*** Entries provided ***

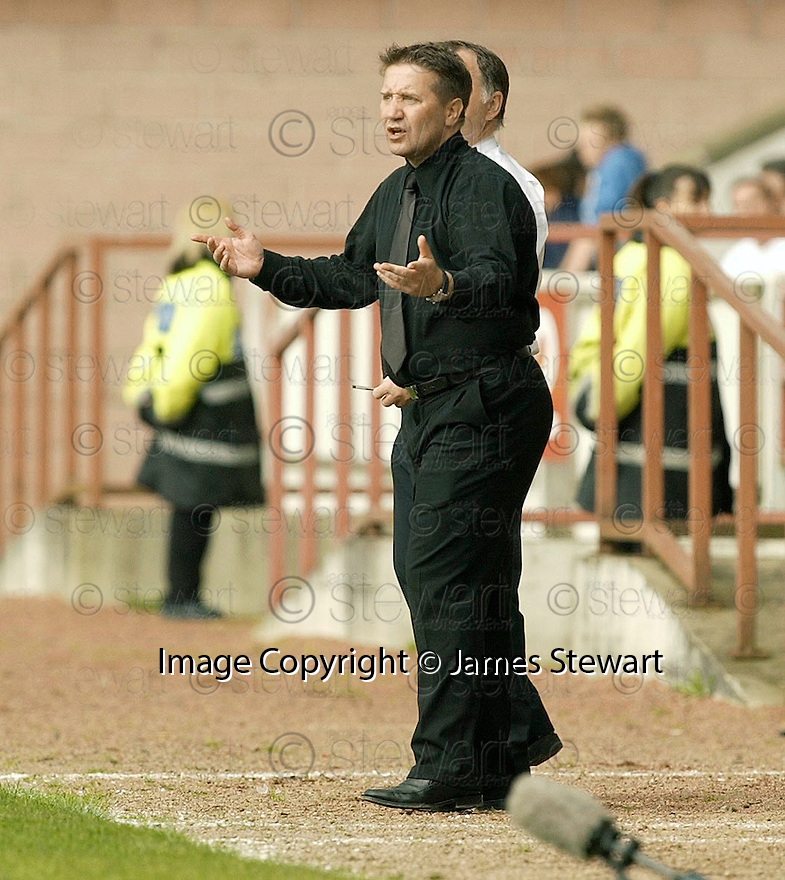 20040509    Copyright Pic: James Stewart.File Name : jspa25_clyde_v_ict.INVERNESS CALEY BOSS JOHN ROBERTSON SHOUTS OUT HIS INSTRUCTIONS TO HIS PLAYERS.....James Stewart Photo Agency 19 Carronlea Drive, Falkirk. FK2 8DN      Vat Reg No. 607 6932 25.Office     : +44 (0)1324 570906     .Mobile  : +44 (0)7721 416997.Fax         :  +44 (0)1324 570906.E-mail  :  jim@jspa.co.uk.If you require further information then contact Jim Stewart on any of the numbers above.........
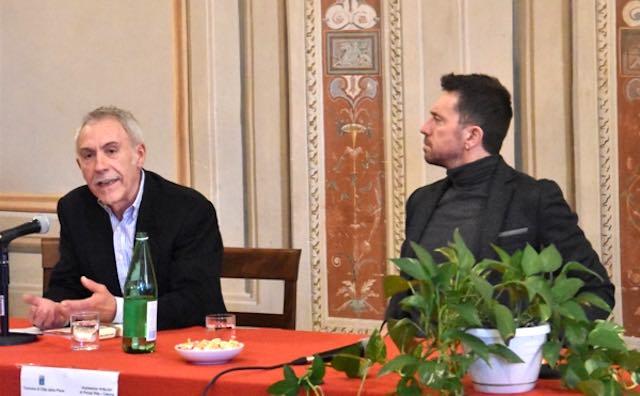 Sala Grande gremita per l'incontro con Andrea Scanzi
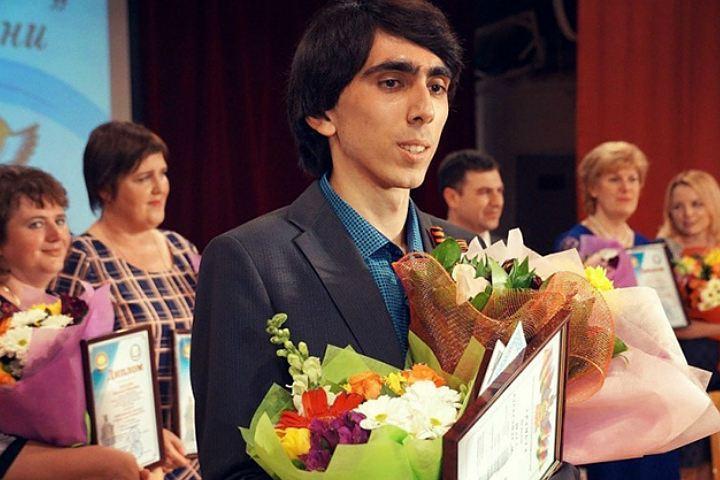 Определен лучший педагог года РФ 2016 года
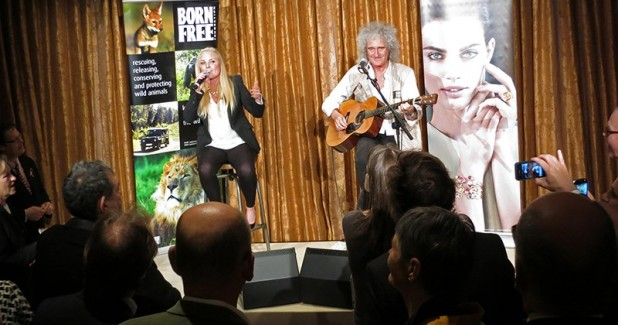 Brian-May-CBE-from-the-band-Queen-and-Kerry-Ellis-perform-with-the-new-ESM26-monitors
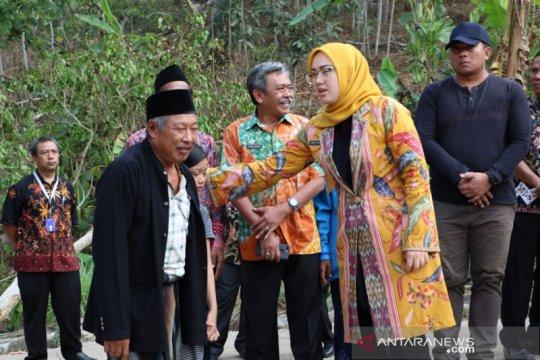 """Pemkab Purwakarta bantu pulihkan warga dari trauma """"hujan batu"""""""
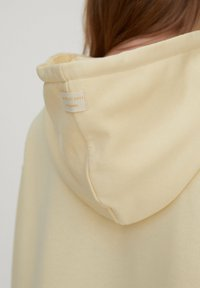 PULL&BEAR - Sweatshirt - mottled dark yellow - 4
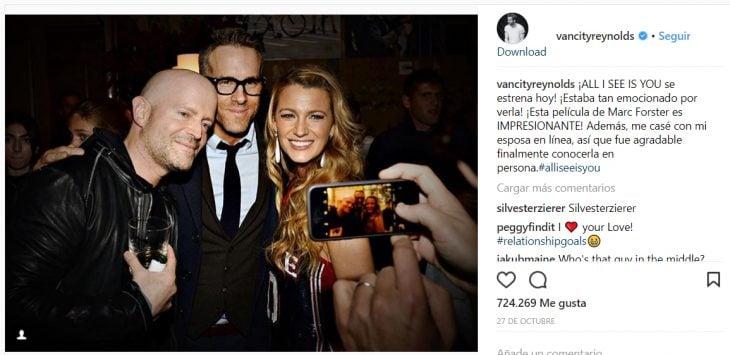 Ryan Reynols comentando el estreno de la nueva película de su esposa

***

Could you transcribe exactly the lines from the line containing "Определен лучший педагог года РФ 2016 года" through the final line of the records, both included, and nothing beyond them? The pictures should be left out.

 Определен лучший педагог года РФ 2016 года
 Brian-May-CBE-from-the-band-Queen-and-Kerry-Ellis-perform-with-the-new-ESM26-monitors
 """Pemkab Purwakarta bantu pulihkan warga dari trauma """"hujan batu"""""""
 PULL&BEAR - Sweatshirt - mottled dark yellow - 4
 Ryan Reynols comentando el estreno de la nueva película de su esposa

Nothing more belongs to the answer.